> [Source material]:
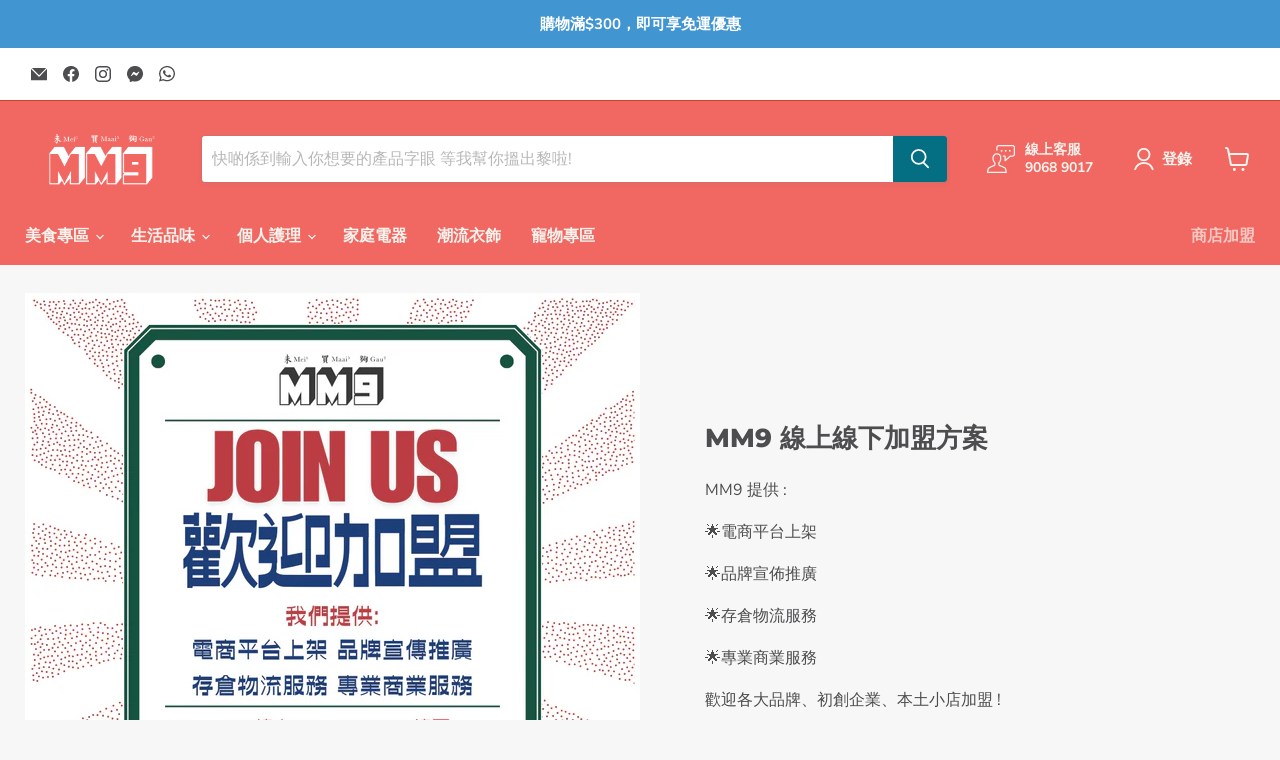

--- FILE ---
content_type: text/javascript
request_url: https://mm9.com.hk/cdn/shop/t/2/assets/seedgrow-whatsapp-init.js?v=156348980667403599621658472005
body_size: 624
content:
window.seedgrow_whatsapp_data={accounts:[],options:{analytics:{enabledFacebook:"OFF",enabledGoogleGA4:"OFF",enabledGoogle:"OFF"},display:{displayCondition:"excludePages",excludePages:[],includePages:[],showOnDesktop:"ON",showOnMobile:"ON",time_symbols:"h:m"},styles:{backgroundColor:"#2DB742",btnBottomDistance:"30",btnLabel:"Need Help? <strong>Chat with us</strong>",btnLabelWidth:"156",btnLeftDistance:"30",btnPosition:"right",btnRightDistance:"30",description:"Hi! Click one of our member below to chat on <strong>Whatsapp</strong>",gdprContent:'Please accept our <a href="https://ninjateam.org/privacy-policy/">privacy policy</a> first to start a conversation.',isShowBtnLabel:"ON",isShowGDPR:"ON",isShowResponseText:"OFF",isShowScroll:"ON",responseText:"The team typically replies in a few minutes.",scrollHeight:"500",textColor:"#fff",title:"Start a Conversation",isShowPoweredBy:"OFF",isHideLabelOnMobile:"OFF"}},buttonInfo:{styles:{type:"round",backgroundColor:"#2DB742",textColor:"#fff",label:"Need Help? Chat with us",width:300,height:64},display:{showOnProductPage:"ON"}},timezone:"+07:00",defaultAvatarSVG:'<svg width="48px" height="48px" class="nta-whatsapp-default-avatar" version="1.1" id="Layer_1" xmlns="http://www.w3.org/2000/svg" xmlns:xlink="http://www.w3.org/1999/xlink" x="0px" y="0px" viewBox="0 0 512 512" style="enable-background:new 0 0 512 512;" xml:space="preserve"><path style="fill:#EDEDED;" d="M0,512l35.31-128C12.359,344.276,0,300.138,0,254.234C0,114.759,114.759,0,255.117,0 S512,114.759,512,254.234S395.476,512,255.117,512c-44.138,0-86.51-14.124-124.469-35.31L0,512z"/> <path style="fill:#55CD6C;" d="M137.71,430.786l7.945,4.414c32.662,20.303,70.621,32.662,110.345,32.662 c115.641,0,211.862-96.221,211.862-213.628S371.641,44.138,255.117,44.138S44.138,137.71,44.138,254.234 c0,40.607,11.476,80.331,32.662,113.876l5.297,7.945l-20.303,74.152L137.71,430.786z"/> <path style="fill:#FEFEFE;" d="M187.145,135.945l-16.772-0.883c-5.297,0-10.593,1.766-14.124,5.297 c-7.945,7.062-21.186,20.303-24.717,37.959c-6.179,26.483,3.531,58.262,26.483,90.041s67.09,82.979,144.772,105.048 c24.717,7.062,44.138,2.648,60.028-7.062c12.359-7.945,20.303-20.303,22.952-33.545l2.648-12.359 c0.883-3.531-0.883-7.945-4.414-9.71l-55.614-25.6c-3.531-1.766-7.945-0.883-10.593,2.648l-22.069,28.248 c-1.766,1.766-4.414,2.648-7.062,1.766c-15.007-5.297-65.324-26.483-92.69-79.448c-0.883-2.648-0.883-5.297,0.883-7.062 l21.186-23.834c1.766-2.648,2.648-6.179,1.766-8.828l-25.6-57.379C193.324,138.593,190.676,135.945,187.145,135.945"/></svg>',defaultAvatarUrl:"https://whatsapp.seedgrow.net/images/whatsapp_logo.svg",urlSettings:{onDesktop:"api",onMobile:"api",openInNewTab:"ON"},translations:{}};
//# sourceMappingURL=/cdn/shop/t/2/assets/seedgrow-whatsapp-init.js.map?v=156348980667403599621658472005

> [Problem to solve]: An exact repeat of all the data is required, pictures excluded.

> [Written response]:
--- FILE ---
content_type: text/javascript
request_url: https://mm9.com.hk/cdn/shop/t/2/assets/seedgrow-whatsapp-init.js?v=156348980667403599621658472005
body_size: 624
content:
window.seedgrow_whatsapp_data={accounts:[],options:{analytics:{enabledFacebook:"OFF",enabledGoogleGA4:"OFF",enabledGoogle:"OFF"},display:{displayCondition:"excludePages",excludePages:[],includePages:[],showOnDesktop:"ON",showOnMobile:"ON",time_symbols:"h:m"},styles:{backgroundColor:"#2DB742",btnBottomDistance:"30",btnLabel:"Need Help? <strong>Chat with us</strong>",btnLabelWidth:"156",btnLeftDistance:"30",btnPosition:"right",btnRightDistance:"30",description:"Hi! Click one of our member below to chat on <strong>Whatsapp</strong>",gdprContent:'Please accept our <a href="https://ninjateam.org/privacy-policy/">privacy policy</a> first to start a conversation.',isShowBtnLabel:"ON",isShowGDPR:"ON",isShowResponseText:"OFF",isShowScroll:"ON",responseText:"The team typically replies in a few minutes.",scrollHeight:"500",textColor:"#fff",title:"Start a Conversation",isShowPoweredBy:"OFF",isHideLabelOnMobile:"OFF"}},buttonInfo:{styles:{type:"round",backgroundColor:"#2DB742",textColor:"#fff",label:"Need Help? Chat with us",width:300,height:64},display:{showOnProductPage:"ON"}},timezone:"+07:00",defaultAvatarSVG:'<svg width="48px" height="48px" class="nta-whatsapp-default-avatar" version="1.1" id="Layer_1" xmlns="http://www.w3.org/2000/svg" xmlns:xlink="http://www.w3.org/1999/xlink" x="0px" y="0px" viewBox="0 0 512 512" style="enable-background:new 0 0 512 512;" xml:space="preserve"><path style="fill:#EDEDED;" d="M0,512l35.31-128C12.359,344.276,0,300.138,0,254.234C0,114.759,114.759,0,255.117,0 S512,114.759,512,254.234S395.476,512,255.117,512c-44.138,0-86.51-14.124-124.469-35.31L0,512z"/> <path style="fill:#55CD6C;" d="M137.71,430.786l7.945,4.414c32.662,20.303,70.621,32.662,110.345,32.662 c115.641,0,211.862-96.221,211.862-213.628S371.641,44.138,255.117,44.138S44.138,137.71,44.138,254.234 c0,40.607,11.476,80.331,32.662,113.876l5.297,7.945l-20.303,74.152L137.71,430.786z"/> <path style="fill:#FEFEFE;" d="M187.145,135.945l-16.772-0.883c-5.297,0-10.593,1.766-14.124,5.297 c-7.945,7.062-21.186,20.303-24.717,37.959c-6.179,26.483,3.531,58.262,26.483,90.041s67.09,82.979,144.772,105.048 c24.717,7.062,44.138,2.648,60.028-7.062c12.359-7.945,20.303-20.303,22.952-33.545l2.648-12.359 c0.883-3.531-0.883-7.945-4.414-9.71l-55.614-25.6c-3.531-1.766-7.945-0.883-10.593,2.648l-22.069,28.248 c-1.766,1.766-4.414,2.648-7.062,1.766c-15.007-5.297-65.324-26.483-92.69-79.448c-0.883-2.648-0.883-5.297,0.883-7.062 l21.186-23.834c1.766-2.648,2.648-6.179,1.766-8.828l-25.6-57.379C193.324,138.593,190.676,135.945,187.145,135.945"/></svg>',defaultAvatarUrl:"https://whatsapp.seedgrow.net/images/whatsapp_logo.svg",urlSettings:{onDesktop:"api",onMobile:"api",openInNewTab:"ON"},translations:{}};
//# sourceMappingURL=/cdn/shop/t/2/assets/seedgrow-whatsapp-init.js.map?v=156348980667403599621658472005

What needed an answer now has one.